La famiglia del pascià
È qui, raccontando questa famiglia abnorme, che Martone dà il meglio di sé, aiutato in tutta evidenza dalla sceneggiatrice Ippolita Di Majo, esplorando e dipanando il groviglio di un nucleo plurimo e bizzarro, con Scarpetta padre di molti figli avuti da più donne (non nemiche tra loro), da pascià d’altri tempi, e legando tutti i suoi figli al mondo del teatro, anche per servirsene e non soltanto per dar loro una professione, un futuro. Il futuro del suo teatro. Martone è anche assiduo regista teatrale, nel mondo del nostro spettacolo, ed è nel teatro della famiglia, “eduardiano” per eccellenza, che qui eccelle, con scene belle e piene, indimenticabili soprattutto quelle dei pranzi in comune, con “mogli”, figli e altri teatranti.
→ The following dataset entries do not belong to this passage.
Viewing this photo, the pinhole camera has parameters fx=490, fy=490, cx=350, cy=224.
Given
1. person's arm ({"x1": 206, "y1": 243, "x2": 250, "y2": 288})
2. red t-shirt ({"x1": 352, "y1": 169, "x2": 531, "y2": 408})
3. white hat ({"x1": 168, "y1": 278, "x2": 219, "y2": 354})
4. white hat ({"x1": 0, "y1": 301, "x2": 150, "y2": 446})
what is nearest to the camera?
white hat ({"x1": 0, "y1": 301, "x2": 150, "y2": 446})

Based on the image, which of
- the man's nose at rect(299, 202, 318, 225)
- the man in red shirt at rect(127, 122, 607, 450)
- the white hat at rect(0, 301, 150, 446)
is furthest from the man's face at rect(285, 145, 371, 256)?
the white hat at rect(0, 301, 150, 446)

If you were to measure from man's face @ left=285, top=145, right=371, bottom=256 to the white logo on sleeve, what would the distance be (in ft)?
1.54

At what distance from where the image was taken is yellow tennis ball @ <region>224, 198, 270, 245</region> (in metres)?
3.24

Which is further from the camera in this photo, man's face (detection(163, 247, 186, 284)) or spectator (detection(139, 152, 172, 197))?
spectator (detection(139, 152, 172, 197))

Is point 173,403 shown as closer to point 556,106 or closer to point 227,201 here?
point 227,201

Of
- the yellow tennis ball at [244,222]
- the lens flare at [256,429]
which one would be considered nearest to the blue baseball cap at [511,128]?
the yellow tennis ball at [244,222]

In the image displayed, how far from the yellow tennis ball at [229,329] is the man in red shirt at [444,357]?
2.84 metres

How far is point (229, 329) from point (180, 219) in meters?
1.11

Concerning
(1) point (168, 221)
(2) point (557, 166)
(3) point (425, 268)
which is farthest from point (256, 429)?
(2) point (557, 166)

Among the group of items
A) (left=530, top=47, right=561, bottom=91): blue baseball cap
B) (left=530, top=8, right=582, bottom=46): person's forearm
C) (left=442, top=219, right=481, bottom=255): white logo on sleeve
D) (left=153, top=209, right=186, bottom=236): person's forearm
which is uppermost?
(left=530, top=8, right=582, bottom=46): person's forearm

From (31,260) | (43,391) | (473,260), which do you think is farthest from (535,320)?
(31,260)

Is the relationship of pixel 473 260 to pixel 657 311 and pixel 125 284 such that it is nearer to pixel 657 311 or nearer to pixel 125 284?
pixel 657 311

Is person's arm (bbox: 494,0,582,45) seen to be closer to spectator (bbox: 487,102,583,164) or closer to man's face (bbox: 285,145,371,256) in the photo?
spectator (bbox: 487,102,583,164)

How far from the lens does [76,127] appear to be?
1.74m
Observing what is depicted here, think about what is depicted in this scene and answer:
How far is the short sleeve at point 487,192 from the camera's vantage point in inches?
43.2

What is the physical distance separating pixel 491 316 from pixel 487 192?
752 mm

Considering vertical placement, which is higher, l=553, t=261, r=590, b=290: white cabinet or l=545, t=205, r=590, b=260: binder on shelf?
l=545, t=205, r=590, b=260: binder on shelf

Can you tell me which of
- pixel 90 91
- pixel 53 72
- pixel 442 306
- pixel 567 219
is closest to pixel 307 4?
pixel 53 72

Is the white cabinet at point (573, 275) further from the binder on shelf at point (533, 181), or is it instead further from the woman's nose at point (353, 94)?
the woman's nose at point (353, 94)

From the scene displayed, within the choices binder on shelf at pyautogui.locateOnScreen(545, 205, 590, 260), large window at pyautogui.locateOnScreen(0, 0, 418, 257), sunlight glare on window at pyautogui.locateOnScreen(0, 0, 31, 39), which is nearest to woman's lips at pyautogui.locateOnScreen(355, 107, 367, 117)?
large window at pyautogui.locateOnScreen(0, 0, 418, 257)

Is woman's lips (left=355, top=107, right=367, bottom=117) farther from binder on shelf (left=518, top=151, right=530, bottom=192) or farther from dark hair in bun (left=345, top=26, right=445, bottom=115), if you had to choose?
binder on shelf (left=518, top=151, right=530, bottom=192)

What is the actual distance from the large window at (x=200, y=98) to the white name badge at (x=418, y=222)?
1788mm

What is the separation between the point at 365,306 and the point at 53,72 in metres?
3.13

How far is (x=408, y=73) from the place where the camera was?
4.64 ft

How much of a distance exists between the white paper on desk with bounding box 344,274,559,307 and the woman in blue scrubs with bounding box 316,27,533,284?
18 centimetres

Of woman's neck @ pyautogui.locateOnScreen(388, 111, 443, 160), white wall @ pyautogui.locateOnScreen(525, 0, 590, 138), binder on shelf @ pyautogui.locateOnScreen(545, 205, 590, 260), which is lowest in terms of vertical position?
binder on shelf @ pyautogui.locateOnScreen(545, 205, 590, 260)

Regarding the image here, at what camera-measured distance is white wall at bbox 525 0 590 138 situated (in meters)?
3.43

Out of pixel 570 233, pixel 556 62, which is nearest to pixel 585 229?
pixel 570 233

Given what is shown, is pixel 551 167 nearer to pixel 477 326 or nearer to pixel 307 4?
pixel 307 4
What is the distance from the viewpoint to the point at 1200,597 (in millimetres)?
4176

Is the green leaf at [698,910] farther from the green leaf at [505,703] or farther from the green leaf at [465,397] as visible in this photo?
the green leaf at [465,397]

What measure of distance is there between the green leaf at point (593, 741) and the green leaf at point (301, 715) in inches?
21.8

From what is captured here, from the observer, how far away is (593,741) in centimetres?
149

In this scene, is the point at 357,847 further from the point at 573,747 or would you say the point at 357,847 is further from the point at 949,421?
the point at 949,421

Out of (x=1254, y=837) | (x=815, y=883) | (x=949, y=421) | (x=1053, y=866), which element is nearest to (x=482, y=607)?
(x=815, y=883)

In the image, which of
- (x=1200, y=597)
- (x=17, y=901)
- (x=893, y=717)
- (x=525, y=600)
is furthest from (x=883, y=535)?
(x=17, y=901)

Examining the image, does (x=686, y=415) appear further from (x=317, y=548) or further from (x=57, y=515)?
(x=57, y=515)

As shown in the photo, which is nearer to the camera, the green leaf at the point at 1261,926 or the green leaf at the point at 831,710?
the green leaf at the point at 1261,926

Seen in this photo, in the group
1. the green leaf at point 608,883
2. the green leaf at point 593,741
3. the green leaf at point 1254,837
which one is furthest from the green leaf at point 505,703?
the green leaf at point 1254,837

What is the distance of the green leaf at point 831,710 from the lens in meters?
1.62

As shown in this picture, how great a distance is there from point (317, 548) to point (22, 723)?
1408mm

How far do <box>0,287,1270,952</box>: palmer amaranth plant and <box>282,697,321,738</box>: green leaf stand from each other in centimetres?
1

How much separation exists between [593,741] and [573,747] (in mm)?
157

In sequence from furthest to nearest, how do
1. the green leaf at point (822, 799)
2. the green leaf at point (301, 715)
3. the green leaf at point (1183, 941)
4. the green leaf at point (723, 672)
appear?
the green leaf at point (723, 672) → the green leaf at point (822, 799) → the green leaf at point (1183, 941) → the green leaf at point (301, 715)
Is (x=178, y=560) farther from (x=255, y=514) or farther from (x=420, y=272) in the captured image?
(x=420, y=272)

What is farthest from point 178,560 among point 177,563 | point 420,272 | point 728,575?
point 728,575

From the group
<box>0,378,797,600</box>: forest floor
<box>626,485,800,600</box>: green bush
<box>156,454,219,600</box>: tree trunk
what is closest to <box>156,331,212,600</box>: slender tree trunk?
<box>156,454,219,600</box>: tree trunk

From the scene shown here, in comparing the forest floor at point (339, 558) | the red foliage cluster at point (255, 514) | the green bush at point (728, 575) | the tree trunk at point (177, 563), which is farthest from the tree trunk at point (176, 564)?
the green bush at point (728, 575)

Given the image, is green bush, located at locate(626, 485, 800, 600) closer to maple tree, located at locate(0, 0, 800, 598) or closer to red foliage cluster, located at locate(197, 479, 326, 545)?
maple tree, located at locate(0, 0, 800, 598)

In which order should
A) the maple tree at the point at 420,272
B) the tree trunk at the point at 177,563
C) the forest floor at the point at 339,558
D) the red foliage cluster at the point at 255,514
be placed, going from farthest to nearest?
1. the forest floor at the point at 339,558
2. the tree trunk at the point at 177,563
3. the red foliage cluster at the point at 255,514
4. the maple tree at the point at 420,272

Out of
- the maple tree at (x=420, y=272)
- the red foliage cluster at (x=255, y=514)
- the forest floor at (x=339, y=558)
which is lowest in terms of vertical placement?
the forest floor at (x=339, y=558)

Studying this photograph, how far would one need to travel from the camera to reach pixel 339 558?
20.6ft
Il pasto, il cibo come unità, come cultura, come Napoli…

Forse – siamo incontentabili! - avrebbe giovato alla ricostruzione martoniana uno sfondo storico più insistito, considerando che la belle époque finì con una guerra mondiale e fu di preludio al fascismo, a un’epoca con la quale il mondo del teatro avrebbe dovuto scendere a patti, come accadde per esempio ai tre più noti tra i figli di Scarpetta, Titina, Eduardo e Peppino De Filippo (quest’ultimo autore di un libro di memorie crudeli sulla sua strana famiglia) e al più grande rivale loro e del padre, Raffaele Viviani. Martone seppe farlo benissimo in Noi credevamo, un film “storico” a tutti gli effetti e tra i pochissimi dedicati dal cinema al nostro Risorgimento, e nel Giovane favoloso su Leopardi, mentre qui sembra un po’ trascurarlo.

C’è un breve momento del film, in cui uno stanco Scarpetta cammina nella notte per un vicolo, che può far pensare a una scena simile ma più insistita e cruciale del Gattopardo viscontiano: la malinconia di un mondo che muore, e non si sa cosa verrà dopo. Ma non tutto cambia perché niente cambi, e i tre De Filippo, forse più geniali del loro padre e la cui immagine chiude il film, hanno dovuto tenerne ben conto.